──────── Dataset records ────────

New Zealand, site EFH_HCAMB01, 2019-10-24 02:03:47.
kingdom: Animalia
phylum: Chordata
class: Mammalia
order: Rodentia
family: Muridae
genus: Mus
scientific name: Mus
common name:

────────

| What the task requires |
Every line of the data above should be copied exactly.

| Response for this exercise |
New Zealand, site EFH_HCAMB01, 2019-10-24 02:03:47.
kingdom: Animalia
phylum: Chordata
class: Mammalia
order: Rodentia
family: Muridae
genus: Mus
scientific name: Mus
common name:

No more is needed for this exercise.